Your answer should consist only of the records, copied exactly, with the images removed.

(Dataset entries)
-- Opening Marker --

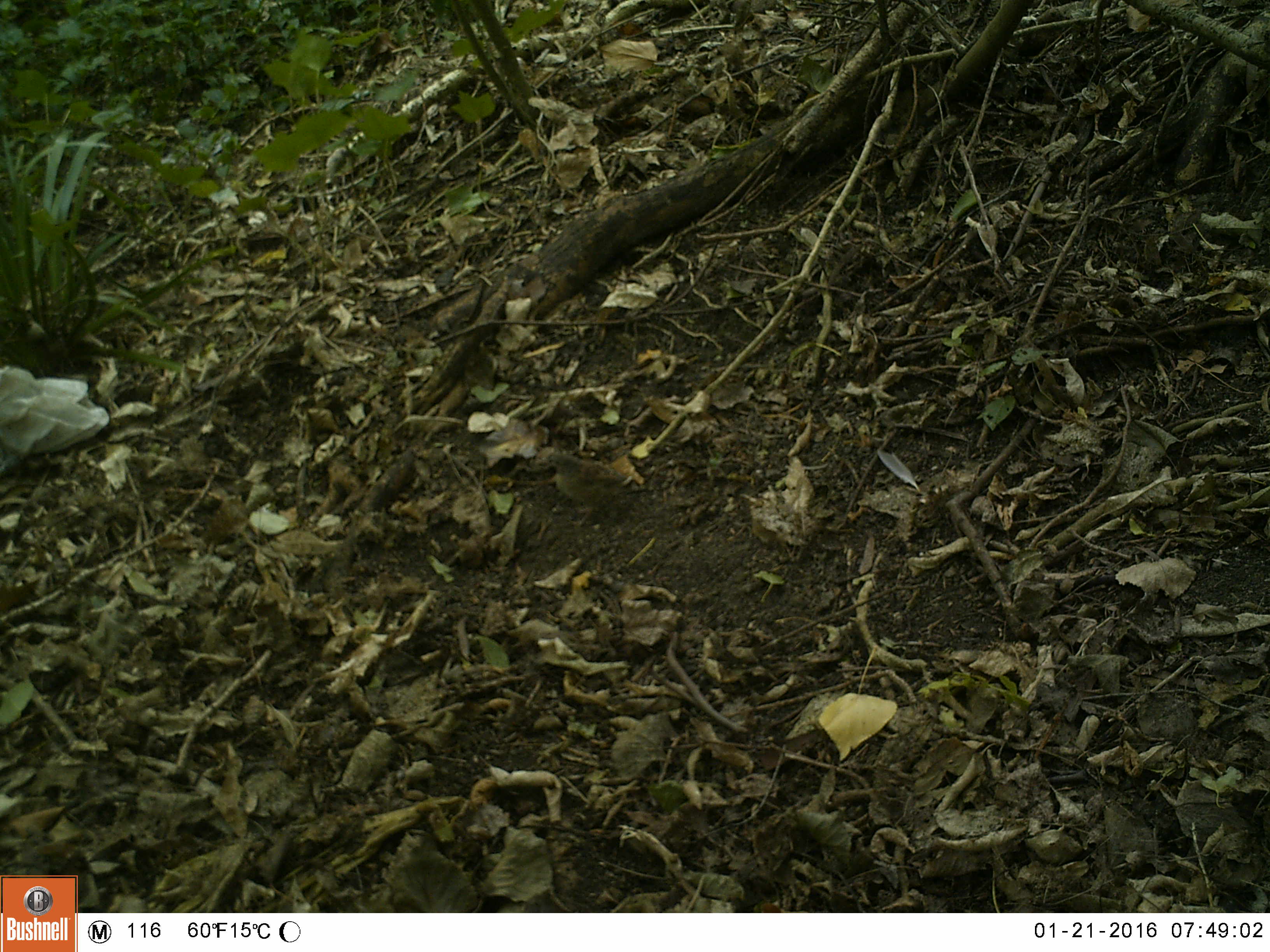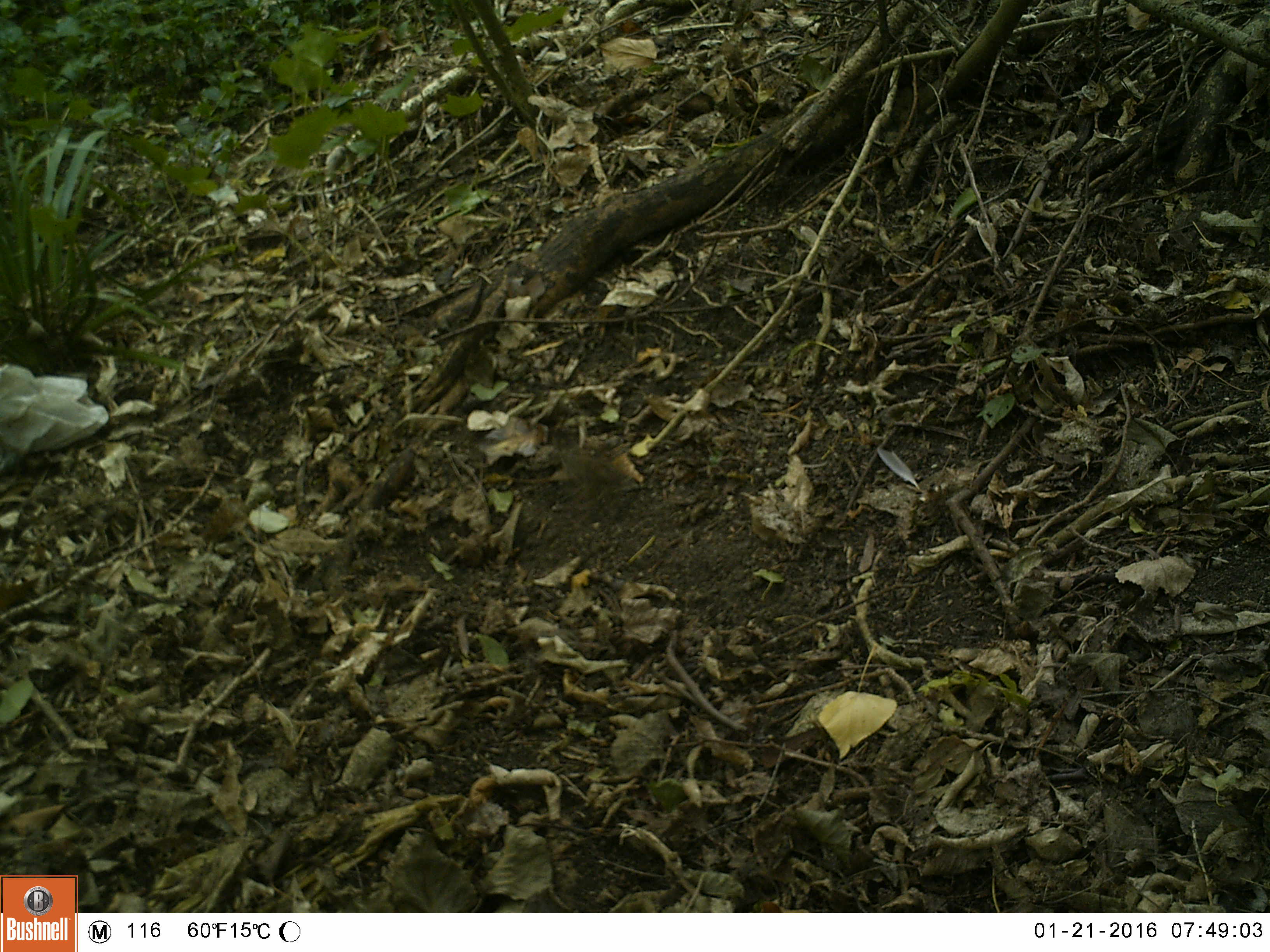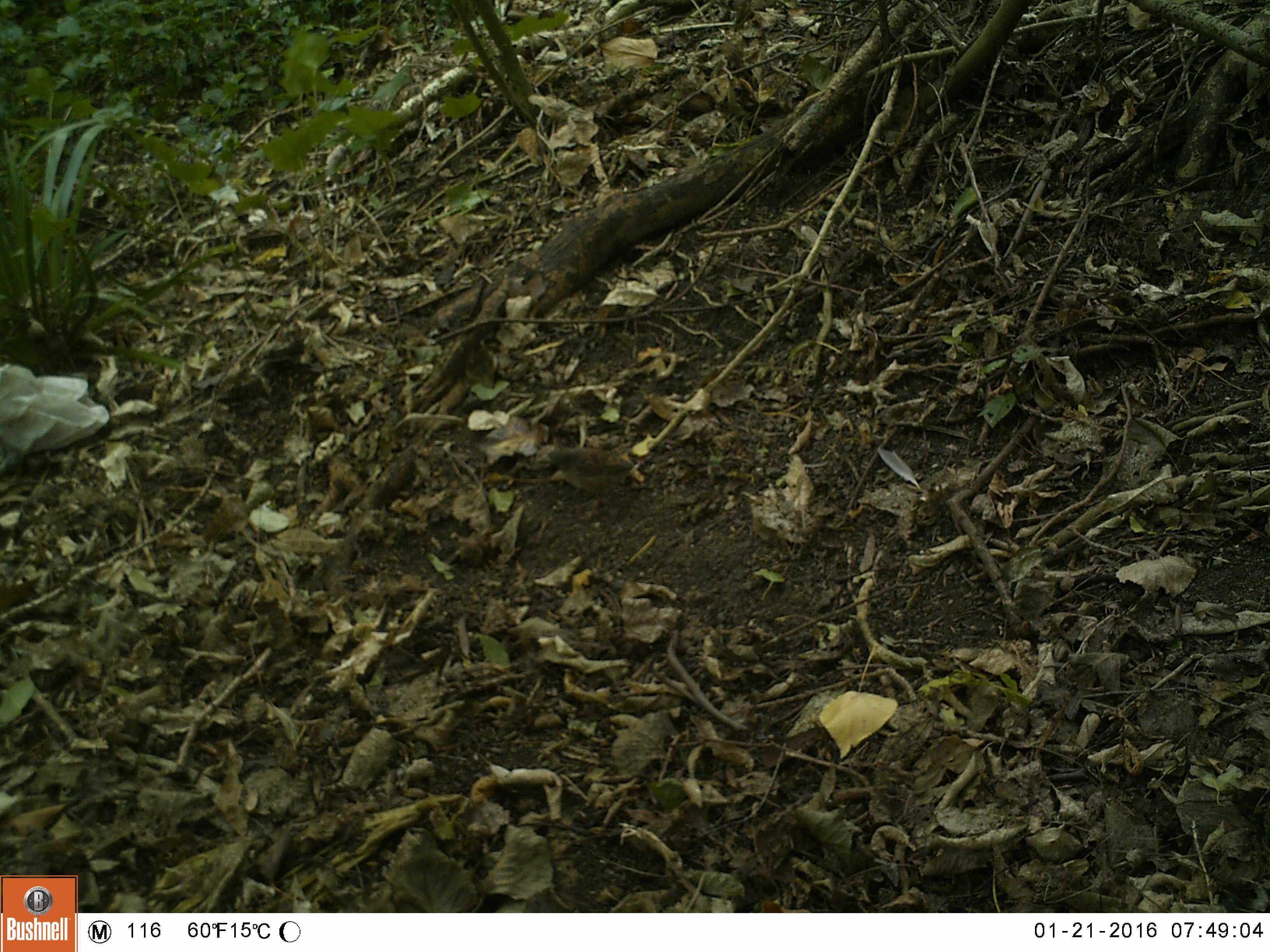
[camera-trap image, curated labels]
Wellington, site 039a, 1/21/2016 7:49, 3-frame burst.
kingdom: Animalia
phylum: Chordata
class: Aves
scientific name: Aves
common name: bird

-- Closing Marker --

#### [Answer space]
[camera-trap image, curated labels]
Wellington, site 039a, 1/21/2016 7:49, 3-frame burst.
kingdom: Animalia
phylum: Chordata
class: Aves
scientific name: Aves
common name: bird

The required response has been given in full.